I’ve previously defended psychology as a science on the grounds that there is a material component that can be measured as cause-and-effect, even if the immaterial component may not be measured. To sum up, it is valid to measure IQ as, say, puzzles solved per minute but it is invalid to conclude from this measurement that “consciousness”, “miracles”, “magic”, “tampering”, etc are impossible. In any specific case, we can’t even prove that a miracle did not occur- we can only prove that the outcome wouldn’t have been surprising in the absence of a miracle.
Prayer studies are different. These assume that the logic of physical cause and effect must apply to supernatural, conscious entities. This is a laughably naive assertion.
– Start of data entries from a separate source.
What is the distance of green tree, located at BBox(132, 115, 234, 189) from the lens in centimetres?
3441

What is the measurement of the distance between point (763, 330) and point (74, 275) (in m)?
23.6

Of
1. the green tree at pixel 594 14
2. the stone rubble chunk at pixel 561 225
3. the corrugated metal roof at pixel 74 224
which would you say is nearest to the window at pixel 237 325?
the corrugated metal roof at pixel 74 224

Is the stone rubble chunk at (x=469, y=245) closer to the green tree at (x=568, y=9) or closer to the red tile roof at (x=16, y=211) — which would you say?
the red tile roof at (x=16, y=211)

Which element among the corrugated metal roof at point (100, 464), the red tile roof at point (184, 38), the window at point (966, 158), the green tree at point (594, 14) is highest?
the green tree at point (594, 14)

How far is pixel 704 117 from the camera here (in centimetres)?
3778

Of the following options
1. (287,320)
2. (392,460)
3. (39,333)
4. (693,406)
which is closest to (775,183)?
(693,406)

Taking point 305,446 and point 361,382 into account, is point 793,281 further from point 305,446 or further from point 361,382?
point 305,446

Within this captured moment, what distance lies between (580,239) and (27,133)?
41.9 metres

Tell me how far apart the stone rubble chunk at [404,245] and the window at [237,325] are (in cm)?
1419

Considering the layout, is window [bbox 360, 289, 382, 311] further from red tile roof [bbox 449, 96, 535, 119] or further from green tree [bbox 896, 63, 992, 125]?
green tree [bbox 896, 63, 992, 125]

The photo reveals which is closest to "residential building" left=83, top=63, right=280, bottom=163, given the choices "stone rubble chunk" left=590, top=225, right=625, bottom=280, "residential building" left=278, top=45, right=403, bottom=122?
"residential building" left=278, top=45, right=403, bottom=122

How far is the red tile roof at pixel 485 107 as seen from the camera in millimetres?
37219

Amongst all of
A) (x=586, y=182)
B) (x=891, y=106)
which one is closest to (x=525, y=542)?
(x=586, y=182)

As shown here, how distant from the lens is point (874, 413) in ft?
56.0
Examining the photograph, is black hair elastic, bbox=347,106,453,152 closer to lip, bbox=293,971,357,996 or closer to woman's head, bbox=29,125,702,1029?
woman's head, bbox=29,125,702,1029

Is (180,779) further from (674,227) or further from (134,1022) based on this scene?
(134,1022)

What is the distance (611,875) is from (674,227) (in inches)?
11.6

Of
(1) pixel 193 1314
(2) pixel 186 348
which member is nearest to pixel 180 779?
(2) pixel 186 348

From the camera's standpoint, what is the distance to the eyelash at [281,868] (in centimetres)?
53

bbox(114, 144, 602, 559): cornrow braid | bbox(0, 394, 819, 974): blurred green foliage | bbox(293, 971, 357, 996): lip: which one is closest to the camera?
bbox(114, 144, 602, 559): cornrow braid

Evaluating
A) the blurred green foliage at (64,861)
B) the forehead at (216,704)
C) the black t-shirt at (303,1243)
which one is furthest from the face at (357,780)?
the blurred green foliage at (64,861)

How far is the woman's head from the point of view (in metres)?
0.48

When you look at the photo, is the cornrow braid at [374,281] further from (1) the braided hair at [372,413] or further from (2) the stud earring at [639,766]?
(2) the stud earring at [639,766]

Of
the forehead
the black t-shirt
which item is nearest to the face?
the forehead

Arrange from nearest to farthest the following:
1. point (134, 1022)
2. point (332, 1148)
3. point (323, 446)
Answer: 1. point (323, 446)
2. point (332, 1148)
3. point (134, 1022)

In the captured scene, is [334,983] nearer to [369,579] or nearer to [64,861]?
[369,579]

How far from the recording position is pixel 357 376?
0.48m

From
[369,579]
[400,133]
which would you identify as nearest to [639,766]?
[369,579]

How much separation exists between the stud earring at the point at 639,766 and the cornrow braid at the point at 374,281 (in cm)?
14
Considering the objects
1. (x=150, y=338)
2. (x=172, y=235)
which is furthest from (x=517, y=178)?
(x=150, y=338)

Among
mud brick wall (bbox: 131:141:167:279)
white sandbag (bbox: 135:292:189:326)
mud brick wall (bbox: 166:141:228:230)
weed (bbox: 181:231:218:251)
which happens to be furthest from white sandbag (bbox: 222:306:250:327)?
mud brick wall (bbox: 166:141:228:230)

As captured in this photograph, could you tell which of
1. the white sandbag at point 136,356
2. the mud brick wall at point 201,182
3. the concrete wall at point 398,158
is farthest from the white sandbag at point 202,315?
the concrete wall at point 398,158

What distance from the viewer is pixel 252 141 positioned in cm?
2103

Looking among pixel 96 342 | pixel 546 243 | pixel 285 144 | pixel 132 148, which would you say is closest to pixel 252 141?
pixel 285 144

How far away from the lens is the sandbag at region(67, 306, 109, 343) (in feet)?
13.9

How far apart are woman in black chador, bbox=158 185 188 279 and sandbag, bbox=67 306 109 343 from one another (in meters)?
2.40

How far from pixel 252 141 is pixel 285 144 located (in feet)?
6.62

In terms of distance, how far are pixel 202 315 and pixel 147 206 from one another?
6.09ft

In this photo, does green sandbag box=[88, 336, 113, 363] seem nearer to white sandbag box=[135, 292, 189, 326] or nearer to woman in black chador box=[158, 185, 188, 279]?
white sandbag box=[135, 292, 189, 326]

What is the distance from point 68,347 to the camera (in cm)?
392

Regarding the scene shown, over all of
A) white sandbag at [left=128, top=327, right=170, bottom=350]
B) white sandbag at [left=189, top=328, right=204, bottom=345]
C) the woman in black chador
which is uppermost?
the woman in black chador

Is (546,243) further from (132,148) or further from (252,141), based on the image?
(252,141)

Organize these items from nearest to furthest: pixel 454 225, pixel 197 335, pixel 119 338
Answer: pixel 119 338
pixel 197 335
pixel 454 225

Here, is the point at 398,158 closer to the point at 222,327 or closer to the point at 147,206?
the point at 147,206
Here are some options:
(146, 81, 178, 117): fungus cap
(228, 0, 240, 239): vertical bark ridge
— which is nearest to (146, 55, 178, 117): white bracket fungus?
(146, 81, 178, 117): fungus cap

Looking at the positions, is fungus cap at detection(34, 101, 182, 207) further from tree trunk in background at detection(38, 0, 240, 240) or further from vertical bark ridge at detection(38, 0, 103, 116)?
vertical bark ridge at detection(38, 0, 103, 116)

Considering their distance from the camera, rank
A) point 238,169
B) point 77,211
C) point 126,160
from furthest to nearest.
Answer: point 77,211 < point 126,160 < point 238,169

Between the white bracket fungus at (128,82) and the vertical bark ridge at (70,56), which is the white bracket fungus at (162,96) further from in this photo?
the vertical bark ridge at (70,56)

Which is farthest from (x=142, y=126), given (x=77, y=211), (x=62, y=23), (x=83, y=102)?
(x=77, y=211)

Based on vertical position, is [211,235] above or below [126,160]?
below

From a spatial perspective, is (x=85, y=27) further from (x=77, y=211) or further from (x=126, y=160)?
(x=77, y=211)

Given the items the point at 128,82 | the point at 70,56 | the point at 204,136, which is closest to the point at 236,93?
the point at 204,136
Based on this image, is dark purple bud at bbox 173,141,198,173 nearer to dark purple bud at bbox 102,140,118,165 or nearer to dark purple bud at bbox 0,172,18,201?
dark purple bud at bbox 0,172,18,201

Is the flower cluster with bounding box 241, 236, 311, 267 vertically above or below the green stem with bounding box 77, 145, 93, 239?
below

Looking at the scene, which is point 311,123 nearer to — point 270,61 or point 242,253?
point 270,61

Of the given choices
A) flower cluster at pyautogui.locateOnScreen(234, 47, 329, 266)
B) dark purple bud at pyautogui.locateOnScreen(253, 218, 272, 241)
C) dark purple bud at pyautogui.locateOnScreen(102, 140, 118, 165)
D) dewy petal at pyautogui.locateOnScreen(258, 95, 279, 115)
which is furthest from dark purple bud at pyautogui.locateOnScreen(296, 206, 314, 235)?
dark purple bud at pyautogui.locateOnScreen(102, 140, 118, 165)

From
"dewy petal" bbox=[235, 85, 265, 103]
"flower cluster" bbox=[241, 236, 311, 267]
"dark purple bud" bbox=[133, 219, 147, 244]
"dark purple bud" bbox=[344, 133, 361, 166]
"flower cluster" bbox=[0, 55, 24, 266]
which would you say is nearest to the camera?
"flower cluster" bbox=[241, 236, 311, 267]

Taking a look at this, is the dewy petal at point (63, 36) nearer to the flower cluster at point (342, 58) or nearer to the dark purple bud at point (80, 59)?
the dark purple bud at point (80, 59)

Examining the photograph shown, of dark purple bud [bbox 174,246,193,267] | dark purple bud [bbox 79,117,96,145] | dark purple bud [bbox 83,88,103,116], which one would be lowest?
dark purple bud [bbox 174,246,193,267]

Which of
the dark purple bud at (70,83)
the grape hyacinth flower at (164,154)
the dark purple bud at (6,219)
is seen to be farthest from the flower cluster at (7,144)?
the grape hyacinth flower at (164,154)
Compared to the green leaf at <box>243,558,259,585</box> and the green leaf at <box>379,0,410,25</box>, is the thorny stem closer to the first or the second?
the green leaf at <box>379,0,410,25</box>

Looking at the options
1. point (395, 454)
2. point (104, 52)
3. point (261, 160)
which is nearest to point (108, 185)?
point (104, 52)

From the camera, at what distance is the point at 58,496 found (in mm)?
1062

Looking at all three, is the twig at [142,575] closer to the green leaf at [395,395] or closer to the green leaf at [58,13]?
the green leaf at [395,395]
Imagine a Satanist doodles some backwards Latin in a pentacle on the ground and a small blue fire results. He did not create the fire himself by physical cause and effect, but rather requested a miracle from Satan or one of his demons. It’s just as possible that the fire could have been green. Or maybe the demon sees the Satanist’s polite request for blue fire and thinks “Not today, work was hell and I’m just going to take a nap instead.”
Now, imagine instead that the Satanist writes some different backwards Latin requesting $1,000 fresh off the press. If the demon thinks the Satanist’s motives are sufficiently nefarious, he might grant the request. But if the demon decides the Satanist is one of those neopagan slackers who’s just going to pay his rent, smoke some weed, and stay home playing video games all day, the request will be ignored. Indeed, the demon knows that $1,000 in the hands of the neopagan slacker may ruin one life, but in the hands of a banker who can lend $100,000 using the $1,000 as a fractional reserve, that $1,000 can be used to ruin one hundred lives.
It’s possible that all the demons can get together and say “Hey guys, let’s pretend we follow a certain set of rules so these idiot Satanists think they’re the ones in charge. Anytime they make a pentacle, just do the thing they say. (Unless you’re worried it might damage our future plans. In that case, just lie and tell them they lack willpower or something and ask your immediate supervisor for help.)” If they do this, then there will be a perfect correlation between drawing a pentacle and getting a miracle, but this correlation will be purely illusory.
In a more pedestrian example, imagine you ask your friend for a dollar. He gives you one. You ask again. He refuses. What gives? You asked the same question of the same person, in the same tone, in the same location, etc. What happened to the cause and effect? There was none to begin with. Like in the case of the demons, it was illusory.
Now imagine you approach your friend with a clipboard and a wheelbarrow and say “Hi, I’m doing a study to see how often I can ask you for a dollar and then receive one. I will be analyzing the correlating variables of time, place, mood, etc to determine the most efficient way to ask you for money so that I am constrained only by the volume I can cart away in this wheelbarrow.” You might find that asking for a dollar has a statistically insignificant effect on the outcome of receiving a dollar, or not.
That’s why prayer studies are stupid.